When the lawsuits were first filed in the early 1990’S Tennessee seriously lagged national trends in providing funding and support for community services.  It was an institution-driven system and the dollars and policy making were dominated by state officials who had those interests at heart. There were still almost 2000 Tennessee citizens living in the four state institutions as of 1991, and it has taken now over two decades for that number to move to less than 100 and perhaps even zero within the next eight months.  Tennessee’s delays in closing the state institutions have cost taxpayers millions of dollars and unnecessarily kept people far too long in these settings.

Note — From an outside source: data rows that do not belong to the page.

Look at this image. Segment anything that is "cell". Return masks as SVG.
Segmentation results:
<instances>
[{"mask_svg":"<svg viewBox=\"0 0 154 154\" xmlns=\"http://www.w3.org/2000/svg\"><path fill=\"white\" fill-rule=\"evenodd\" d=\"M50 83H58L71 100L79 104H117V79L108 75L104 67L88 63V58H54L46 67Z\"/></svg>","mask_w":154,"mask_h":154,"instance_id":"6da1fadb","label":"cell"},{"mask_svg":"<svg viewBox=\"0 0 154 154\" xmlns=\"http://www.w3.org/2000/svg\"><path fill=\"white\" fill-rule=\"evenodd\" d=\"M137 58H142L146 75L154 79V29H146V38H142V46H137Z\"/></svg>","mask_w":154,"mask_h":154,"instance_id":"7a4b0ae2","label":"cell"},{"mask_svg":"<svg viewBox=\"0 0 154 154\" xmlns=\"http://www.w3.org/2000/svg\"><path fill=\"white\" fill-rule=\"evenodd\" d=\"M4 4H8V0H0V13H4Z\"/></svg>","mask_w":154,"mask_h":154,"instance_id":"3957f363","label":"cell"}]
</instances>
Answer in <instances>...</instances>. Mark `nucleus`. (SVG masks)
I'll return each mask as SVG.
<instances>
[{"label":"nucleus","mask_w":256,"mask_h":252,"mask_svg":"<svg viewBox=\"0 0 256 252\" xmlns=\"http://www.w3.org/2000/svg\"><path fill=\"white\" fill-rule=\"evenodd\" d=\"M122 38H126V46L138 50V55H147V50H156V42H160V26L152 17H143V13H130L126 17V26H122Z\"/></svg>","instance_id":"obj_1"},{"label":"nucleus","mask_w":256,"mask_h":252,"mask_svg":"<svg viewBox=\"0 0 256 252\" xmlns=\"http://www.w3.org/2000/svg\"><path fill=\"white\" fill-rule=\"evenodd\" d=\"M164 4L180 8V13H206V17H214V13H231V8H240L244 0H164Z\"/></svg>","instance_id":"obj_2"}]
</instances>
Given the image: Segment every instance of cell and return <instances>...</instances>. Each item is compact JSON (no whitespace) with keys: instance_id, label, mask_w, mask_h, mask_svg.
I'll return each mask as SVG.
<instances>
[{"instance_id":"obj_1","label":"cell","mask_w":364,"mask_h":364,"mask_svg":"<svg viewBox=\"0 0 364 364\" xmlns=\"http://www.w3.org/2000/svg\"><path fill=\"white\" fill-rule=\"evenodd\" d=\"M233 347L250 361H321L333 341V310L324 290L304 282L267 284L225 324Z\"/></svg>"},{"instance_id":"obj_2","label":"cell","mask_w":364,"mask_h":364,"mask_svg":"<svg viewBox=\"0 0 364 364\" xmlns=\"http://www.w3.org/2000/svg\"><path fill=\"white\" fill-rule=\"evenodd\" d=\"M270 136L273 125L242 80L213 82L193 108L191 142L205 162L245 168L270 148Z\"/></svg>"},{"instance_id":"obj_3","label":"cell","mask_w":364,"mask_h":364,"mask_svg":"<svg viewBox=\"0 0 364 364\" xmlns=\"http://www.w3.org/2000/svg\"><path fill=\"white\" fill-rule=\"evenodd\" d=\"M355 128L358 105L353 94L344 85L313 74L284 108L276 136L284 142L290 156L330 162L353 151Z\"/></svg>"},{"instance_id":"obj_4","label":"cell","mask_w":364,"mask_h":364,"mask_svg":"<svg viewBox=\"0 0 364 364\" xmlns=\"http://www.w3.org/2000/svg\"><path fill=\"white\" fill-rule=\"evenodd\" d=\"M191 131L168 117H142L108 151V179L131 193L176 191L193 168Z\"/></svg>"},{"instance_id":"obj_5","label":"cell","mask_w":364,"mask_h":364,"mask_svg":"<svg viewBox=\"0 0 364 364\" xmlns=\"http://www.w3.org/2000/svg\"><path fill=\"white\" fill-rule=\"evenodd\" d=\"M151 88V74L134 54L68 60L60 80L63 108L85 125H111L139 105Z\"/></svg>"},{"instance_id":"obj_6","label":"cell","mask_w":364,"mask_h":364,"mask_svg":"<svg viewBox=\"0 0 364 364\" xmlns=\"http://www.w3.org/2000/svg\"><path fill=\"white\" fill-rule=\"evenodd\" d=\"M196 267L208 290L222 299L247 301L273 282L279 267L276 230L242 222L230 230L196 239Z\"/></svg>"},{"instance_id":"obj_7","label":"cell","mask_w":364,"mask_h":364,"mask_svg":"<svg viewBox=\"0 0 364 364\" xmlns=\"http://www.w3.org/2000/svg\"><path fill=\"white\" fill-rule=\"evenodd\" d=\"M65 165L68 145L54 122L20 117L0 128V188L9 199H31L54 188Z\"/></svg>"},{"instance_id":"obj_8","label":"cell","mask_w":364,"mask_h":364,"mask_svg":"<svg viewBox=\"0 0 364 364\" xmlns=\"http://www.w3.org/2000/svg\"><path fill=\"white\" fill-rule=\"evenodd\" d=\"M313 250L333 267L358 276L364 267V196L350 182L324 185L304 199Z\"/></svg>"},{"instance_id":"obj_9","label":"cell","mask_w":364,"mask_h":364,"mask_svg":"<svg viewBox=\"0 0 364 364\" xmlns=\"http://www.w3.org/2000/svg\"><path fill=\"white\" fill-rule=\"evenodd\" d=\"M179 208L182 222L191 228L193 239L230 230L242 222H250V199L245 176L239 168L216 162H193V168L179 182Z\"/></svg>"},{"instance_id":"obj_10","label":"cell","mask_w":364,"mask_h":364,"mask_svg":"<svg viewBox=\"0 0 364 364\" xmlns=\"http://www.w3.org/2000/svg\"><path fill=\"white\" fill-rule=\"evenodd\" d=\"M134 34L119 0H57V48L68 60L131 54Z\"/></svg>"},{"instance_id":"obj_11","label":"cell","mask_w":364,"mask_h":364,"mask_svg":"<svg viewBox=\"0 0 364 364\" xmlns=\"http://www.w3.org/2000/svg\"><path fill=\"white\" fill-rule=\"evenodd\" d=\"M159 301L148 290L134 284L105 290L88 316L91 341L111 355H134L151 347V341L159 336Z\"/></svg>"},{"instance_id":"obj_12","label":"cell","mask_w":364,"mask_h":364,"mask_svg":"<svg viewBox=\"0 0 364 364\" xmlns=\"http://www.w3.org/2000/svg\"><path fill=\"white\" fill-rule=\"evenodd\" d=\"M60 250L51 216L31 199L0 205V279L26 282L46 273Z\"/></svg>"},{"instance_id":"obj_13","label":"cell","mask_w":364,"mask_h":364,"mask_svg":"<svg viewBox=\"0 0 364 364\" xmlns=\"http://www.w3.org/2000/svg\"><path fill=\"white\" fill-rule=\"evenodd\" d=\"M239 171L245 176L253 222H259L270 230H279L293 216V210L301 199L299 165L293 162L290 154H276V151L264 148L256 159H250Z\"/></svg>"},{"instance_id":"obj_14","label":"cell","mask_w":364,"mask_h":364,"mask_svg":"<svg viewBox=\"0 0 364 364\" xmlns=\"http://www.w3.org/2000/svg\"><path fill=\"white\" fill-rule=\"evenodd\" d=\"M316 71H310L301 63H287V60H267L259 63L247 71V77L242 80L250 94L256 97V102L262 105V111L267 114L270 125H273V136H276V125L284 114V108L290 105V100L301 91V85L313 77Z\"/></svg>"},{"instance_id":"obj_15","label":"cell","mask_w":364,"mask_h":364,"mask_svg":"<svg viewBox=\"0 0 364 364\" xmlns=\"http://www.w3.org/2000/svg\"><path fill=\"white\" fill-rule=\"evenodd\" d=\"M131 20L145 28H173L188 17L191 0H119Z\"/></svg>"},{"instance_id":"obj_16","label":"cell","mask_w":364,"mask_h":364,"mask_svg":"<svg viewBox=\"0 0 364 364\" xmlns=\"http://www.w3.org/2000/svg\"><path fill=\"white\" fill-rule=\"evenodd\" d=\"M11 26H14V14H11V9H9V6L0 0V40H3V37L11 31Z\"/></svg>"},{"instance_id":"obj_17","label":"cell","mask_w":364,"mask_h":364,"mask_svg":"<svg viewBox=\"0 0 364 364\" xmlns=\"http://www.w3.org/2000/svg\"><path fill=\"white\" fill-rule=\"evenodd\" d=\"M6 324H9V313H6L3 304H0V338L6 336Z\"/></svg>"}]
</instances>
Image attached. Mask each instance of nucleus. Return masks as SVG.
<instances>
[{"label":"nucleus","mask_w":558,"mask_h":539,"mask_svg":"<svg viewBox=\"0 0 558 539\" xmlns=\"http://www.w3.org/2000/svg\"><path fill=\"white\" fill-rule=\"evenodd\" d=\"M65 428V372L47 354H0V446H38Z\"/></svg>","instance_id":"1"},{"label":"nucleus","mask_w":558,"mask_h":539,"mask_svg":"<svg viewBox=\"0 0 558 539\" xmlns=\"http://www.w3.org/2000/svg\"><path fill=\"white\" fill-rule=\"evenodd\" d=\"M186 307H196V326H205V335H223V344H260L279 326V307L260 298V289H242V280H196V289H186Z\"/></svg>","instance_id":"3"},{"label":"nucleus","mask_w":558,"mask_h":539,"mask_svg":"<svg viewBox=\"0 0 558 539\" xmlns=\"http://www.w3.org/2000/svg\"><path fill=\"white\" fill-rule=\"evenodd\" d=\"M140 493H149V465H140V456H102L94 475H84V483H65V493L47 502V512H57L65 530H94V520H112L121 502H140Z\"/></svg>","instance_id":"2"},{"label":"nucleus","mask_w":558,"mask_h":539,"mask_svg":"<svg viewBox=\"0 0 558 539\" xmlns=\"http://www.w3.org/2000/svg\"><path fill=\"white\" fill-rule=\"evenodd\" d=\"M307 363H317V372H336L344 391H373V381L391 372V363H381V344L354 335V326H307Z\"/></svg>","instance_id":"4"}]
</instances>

Tennessee will soon join fourteen other states which no longer operate large public facilities.  However, Tennessee has decided to continue operating small ICF homes and a number have been built across the state as a part of the overall phasedown of the state institutions.  This was in part a decision reached by the state as part of an agreement with families and guardians who favor state-run facilities over privately operated community homes.  However, once the exit plan for the lawsuits has been fulfilled and the Clover Bottom litigation officially ended, one would hope that the State would initiate plans to transition the state-run homes to private providers.  There is considerable evidence that this is a better long range option for persons (from both an economic and quality point of view) who live in these homes.

Join me in congratulating the current DIDD leadership, Commissioner Debbie Payne and her team, in leading efforts to close this chapter in Tennessee’s history.  Keep watching for the next headline—THEN THERE WAS ONE will finally read THEN THERE WAS NONE!